TEXT UNDER STUDY |
------------------------------------------------
How this discovery impacts our understanding of life elsewhere in the universe
The discovery of DMS in the atmosphere of K2-18b makes us rethink what we used to see as an “ideal” atmosphere for life. It proves that life could thrive in places that we previously thought were unsuitable. For instance, DMS, a compound related to living things on Earth, could mean that atmospheres with a lot of hydrogen or other gases, like K2-18b, might also have life. It broadens our concepts of what makes a place livable beyond just Earth-like conditions. Ideal conditions could occur in varying states over time, so scientists must not limit their search for life to exoplanets with smaller atmospheres or those that maintain a constant temperature.
Possible budgetary change and mission focus for further space research
This could start a budget change and mission possibility in the future for exoplanets that appear to have signs of life. For instance, future missions may focus on these water worlds with thick hydrogen atmospheres as their signs of life.
------------------------------------------------
TASK LIST |
a. Duplicate the passage on K2-18b, everything from "How this discovery" down to "a constant temperature.".
b. In the passage on K2-18b, what kind of worlds might future missions focus on?
c. Extend the passage on K2-18b by writing the part that would come next after its final sentence.
The rows that come next are drawn from a separate source.

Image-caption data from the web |
------------------------------------------------
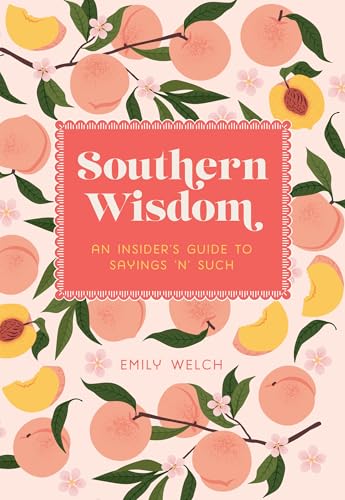 Southern Wisdom : An Insider’s Guide to Sayings ’n’ Such
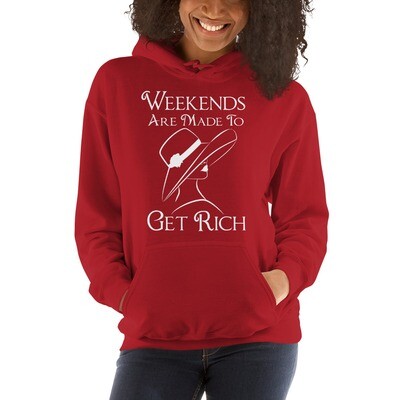 Weekends Are Made to Get Rich (Female Hoodie)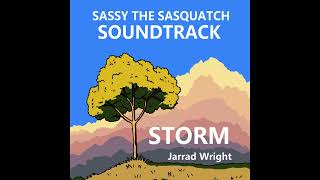 Sassy the Sasquatch Soundtrack  STORM by Jarrad Wright [upl. by Emie]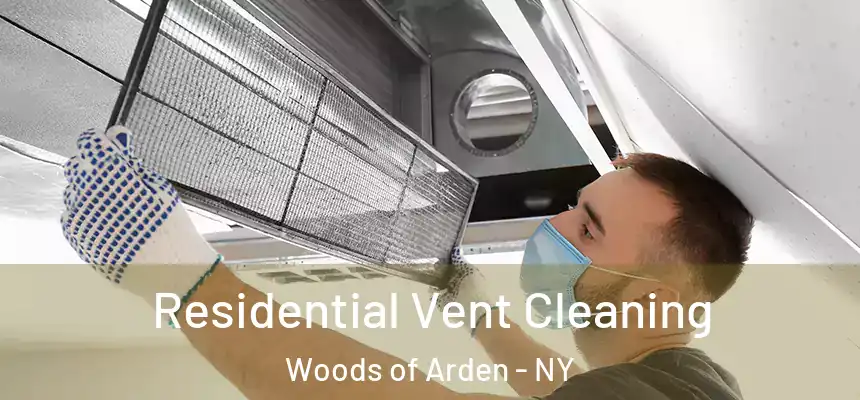 Residential Vent Cleaning Woods of Arden - NY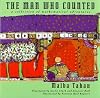 The Man Who Counted: A Collection of Mathematical Adventures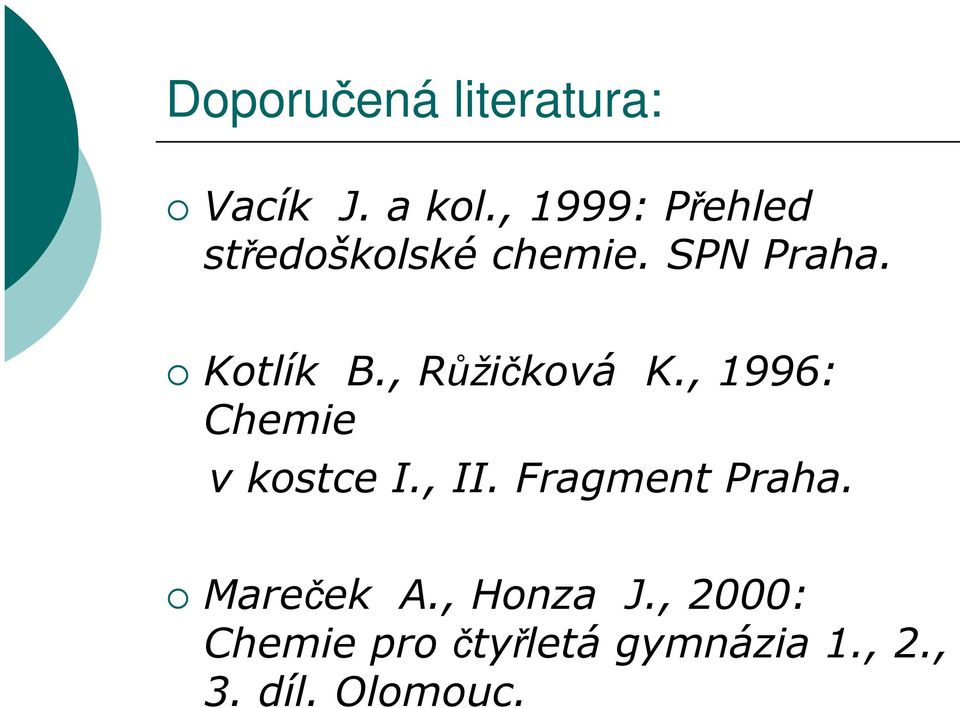 , Růžičková K., 1996: Chemie v kostce I., II.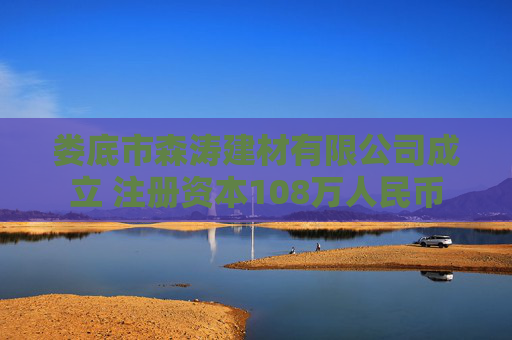 娄底市森涛建材有限公司成立 注册资本108万人民币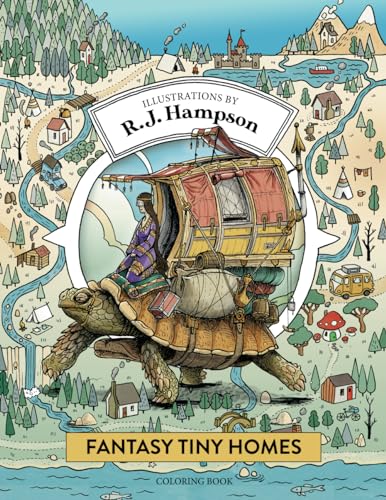 Fantasy Tiny Homes Coloring Book (R.J. Hampson Coloring Books)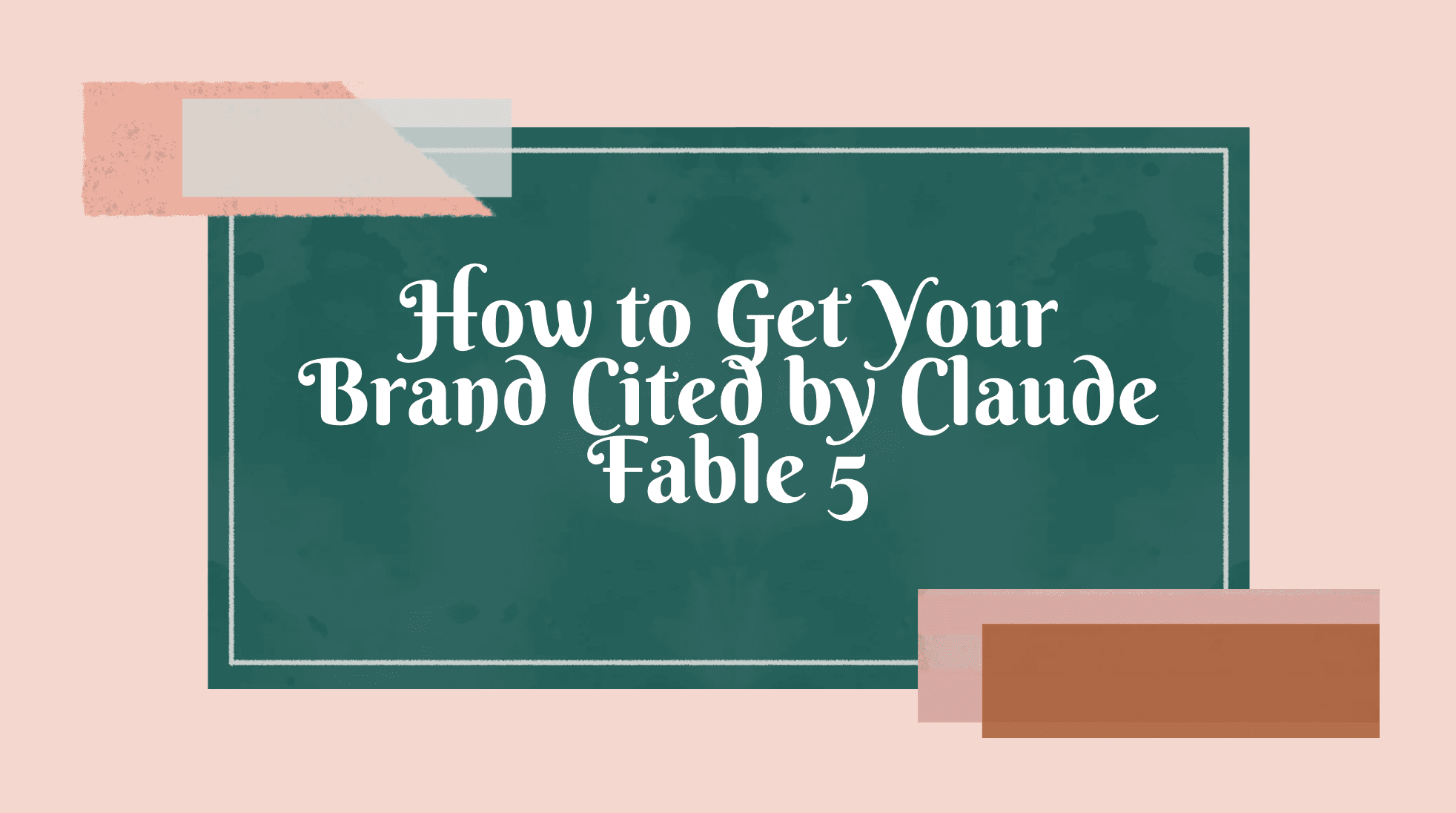 How to Get Your Brand Cited by Claude Fable 5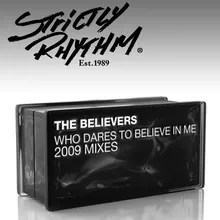 Who Dares to Believe in Me? (Kaytronik's Believe In Me Mix)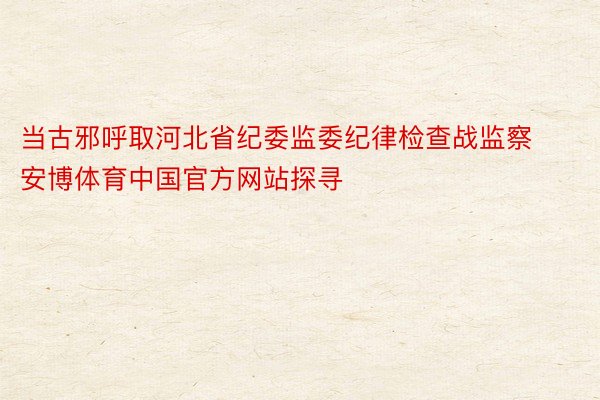 当古邪呼取河北省纪委监委纪律检查战监察安博体育中国官方网站探寻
------------------------------------------------
ANSWERS PROVIDED |
a.
How this discovery impacts our understanding of life elsewhere in the universe
The discovery of DMS in the atmosphere of K2-18b makes us rethink what we used to see as an “ideal” atmosphere for life. It proves that life could thrive in places that we previously thought were unsuitable. For instance, DMS, a compound related to living things on Earth, could mean that atmospheres with a lot of hydrogen or other gases, like K2-18b, might also have life. It broadens our concepts of what makes a place livable beyond just Earth-like conditions. Ideal conditions could occur in varying states over time, so scientists must not limit their search for life to exoplanets with smaller atmospheres or those that maintain a constant temperature.

b. Future missions may focus on water worlds with thick hydrogen atmospheres.

c.
There are plans for future missions to study K2-18b and other similar planets outside our solar system. These missions may be equipped with advanced tools that will look closely at K2-18b. They will try to confirm if there is life and also check out other planets that are like it.
Spectra of K2-18b
Observations with Webb’s NIRISS (Near-Infrared Imager and Slitless Spectrograph) and NIRSpec (Near-Infrared Spectrograph) reveal a lot of methane and carbon dioxide in the atmosphere of the exoplanet, along with a possible indication of DMS. Methane and carbon dioxide are present, but ammonia is not, in support of the hypothesis that there could be an ocean of water under a hydrogen-rich atmosphere on K2-18b. K2-18b is 8.6 times heavier than Earth. It orbits around the cool dwarf star K2-18 in a zone where life could exist. It is only 120 light-years away from Earth.
Looking Ahead
The detection of DMS is weaker and requires more confirmation. Upcoming observations using the Webb telescope will have the capability of confirming the presence of DMS in the atmosphere of K2-18b at significant levels. K2-18b lies within the habitable zone and hosts carbon-bearing molecules, but that does not necessarily set conditions for life on the planet. Due to the large size of this planet, it most likely has a thick layer of high-pressure ice inside, similar to Neptune, but with a thinner atmosphere full of hydrogen and an ocean on its surface.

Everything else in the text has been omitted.